Passage provided:
= = = = =

Salvador Allende, up to the day he lost his country and his life, extoled his socialist revolution in Chile as having “sabor de empanadas y vino tinto”, a home made form of socialism flavored with the taste of the ubiquitous Chilean meat turnovers and renowned red wine.
Allende was but one individual, maybe the most famous, to use this Nerudaesque metaphor to describe the simple pleasures of life in Chile, and his dream to some day peacefully transform that country into a worker’s paradise. The movement was cutshort in 1973, but the broader spirit of the empanada and vino tinto perseveres.
Every year during the month of September, Chileans pause to remember the 11th either as the day the socialist experiment was fortunately curtailed before it could morph into a fatal civil war, or as the day Chilean society was tragically bombed into a dark period of brutal dictatorship and lost democracy. These opposing points of view still cleave Chilean families and society as a whole, even though a quarter century has passed since the military government was peacefully replaced by constitutional civilian authority. September 11 provides an annual flight back to that day when the revolution with sabor de empanadas y vino tinto was dashed.
September is also the month when Chileans, just a week later, celebrate their national independence on the 18th. And here again the empanadas and the vino tinto perform as mainstays of traditional Chilean cuisine, especially on Independence Day. Of course there are other emblematic foods in the Chilean diet and overconsumed on the 18th, like spit-roasted lamb, charcoal grilled shish kabobs called anticuchos skewered with different meats and vegetables, and of course longaniza, a well condimented reddish brown pork sausage traditionally made in the agricultural town of Chillán and throughout central Chile. Or you may celebrate with a cazuela, the steamy, thick soup built around a chunk of beef, chicken or lamb. Maybe you’ll savor a pastel de choclo although, since corn is not in season this time of year, if you are served this dish on the 18th of September it is probably made with frozen or canned ingredients.

= = = = =

Prompt: Do these statements agree with the passage about empanadas and red wine in Chile? Answer yes or no for each, quoting the words of the passage that decide it. (a) Longaniza is traditionally made in the town of Chillán. (b) Chileans celebrate their national independence on September 11. (c) Corn is in season in September.

= = = = =

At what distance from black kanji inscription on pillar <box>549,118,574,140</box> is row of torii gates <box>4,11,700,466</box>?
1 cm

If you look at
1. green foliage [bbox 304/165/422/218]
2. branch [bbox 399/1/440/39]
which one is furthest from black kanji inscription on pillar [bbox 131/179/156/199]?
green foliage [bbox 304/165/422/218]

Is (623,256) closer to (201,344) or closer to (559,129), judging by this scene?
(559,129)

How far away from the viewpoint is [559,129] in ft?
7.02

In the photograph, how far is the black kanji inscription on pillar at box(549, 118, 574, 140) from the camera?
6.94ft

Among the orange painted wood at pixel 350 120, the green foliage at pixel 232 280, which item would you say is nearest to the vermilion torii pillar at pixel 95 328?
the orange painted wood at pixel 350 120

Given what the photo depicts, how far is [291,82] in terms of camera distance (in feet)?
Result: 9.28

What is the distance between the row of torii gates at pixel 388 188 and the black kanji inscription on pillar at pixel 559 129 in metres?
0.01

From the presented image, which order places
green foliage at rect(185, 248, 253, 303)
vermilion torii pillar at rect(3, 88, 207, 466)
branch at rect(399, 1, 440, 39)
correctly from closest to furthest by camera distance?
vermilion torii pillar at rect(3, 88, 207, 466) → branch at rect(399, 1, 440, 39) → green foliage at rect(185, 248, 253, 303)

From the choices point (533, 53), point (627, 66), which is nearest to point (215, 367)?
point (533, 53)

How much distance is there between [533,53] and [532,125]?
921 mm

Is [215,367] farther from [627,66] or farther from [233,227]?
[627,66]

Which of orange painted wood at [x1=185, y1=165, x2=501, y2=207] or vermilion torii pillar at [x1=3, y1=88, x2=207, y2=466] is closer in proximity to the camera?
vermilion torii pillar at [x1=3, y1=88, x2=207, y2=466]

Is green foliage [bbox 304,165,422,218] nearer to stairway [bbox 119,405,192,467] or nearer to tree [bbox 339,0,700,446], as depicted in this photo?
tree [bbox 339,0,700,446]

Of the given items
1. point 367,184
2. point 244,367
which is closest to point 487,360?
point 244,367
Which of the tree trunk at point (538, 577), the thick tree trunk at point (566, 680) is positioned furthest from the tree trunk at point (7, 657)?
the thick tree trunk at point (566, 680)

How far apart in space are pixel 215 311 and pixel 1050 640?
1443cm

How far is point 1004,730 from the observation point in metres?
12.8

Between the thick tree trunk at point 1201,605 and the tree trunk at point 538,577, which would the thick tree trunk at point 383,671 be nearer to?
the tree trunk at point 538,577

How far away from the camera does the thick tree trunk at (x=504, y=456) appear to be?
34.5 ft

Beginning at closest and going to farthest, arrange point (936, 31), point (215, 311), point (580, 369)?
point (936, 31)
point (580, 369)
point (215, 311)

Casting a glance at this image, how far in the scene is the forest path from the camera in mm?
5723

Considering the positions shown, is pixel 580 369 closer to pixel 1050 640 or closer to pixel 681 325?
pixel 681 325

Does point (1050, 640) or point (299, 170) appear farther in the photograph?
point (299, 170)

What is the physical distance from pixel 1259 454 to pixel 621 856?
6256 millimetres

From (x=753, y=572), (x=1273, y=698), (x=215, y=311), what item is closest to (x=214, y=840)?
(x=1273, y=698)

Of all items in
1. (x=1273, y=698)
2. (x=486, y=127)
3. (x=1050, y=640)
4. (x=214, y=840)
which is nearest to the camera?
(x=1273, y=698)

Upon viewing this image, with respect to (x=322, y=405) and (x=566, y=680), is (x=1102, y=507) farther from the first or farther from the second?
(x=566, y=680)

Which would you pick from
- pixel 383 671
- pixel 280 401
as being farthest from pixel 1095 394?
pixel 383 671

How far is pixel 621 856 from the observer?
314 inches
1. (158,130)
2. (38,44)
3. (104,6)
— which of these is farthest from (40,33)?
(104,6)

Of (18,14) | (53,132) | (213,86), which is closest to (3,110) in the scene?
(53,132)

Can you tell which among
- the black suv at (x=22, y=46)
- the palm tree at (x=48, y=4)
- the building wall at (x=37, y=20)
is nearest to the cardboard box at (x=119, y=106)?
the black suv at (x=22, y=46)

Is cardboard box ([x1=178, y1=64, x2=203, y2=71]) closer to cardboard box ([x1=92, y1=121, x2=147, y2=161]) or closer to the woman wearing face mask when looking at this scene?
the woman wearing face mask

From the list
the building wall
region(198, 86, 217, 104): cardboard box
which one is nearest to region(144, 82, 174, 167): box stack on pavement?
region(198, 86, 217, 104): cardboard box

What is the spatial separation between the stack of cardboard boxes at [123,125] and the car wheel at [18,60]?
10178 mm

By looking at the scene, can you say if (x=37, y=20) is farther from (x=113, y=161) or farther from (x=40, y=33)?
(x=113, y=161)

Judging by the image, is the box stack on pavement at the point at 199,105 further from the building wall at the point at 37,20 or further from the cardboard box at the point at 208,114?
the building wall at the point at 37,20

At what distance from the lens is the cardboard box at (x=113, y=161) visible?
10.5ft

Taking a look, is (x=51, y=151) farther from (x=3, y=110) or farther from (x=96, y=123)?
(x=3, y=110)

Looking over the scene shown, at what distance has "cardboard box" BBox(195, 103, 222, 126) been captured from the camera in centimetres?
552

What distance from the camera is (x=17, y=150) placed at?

= = = = =

Complete answer:
(a) Yes: "traditionally made in the agricultural town of Chillán"
(b) No: "celebrate their national independence on the 18th"
(c) No: "since corn is not in season this time of year"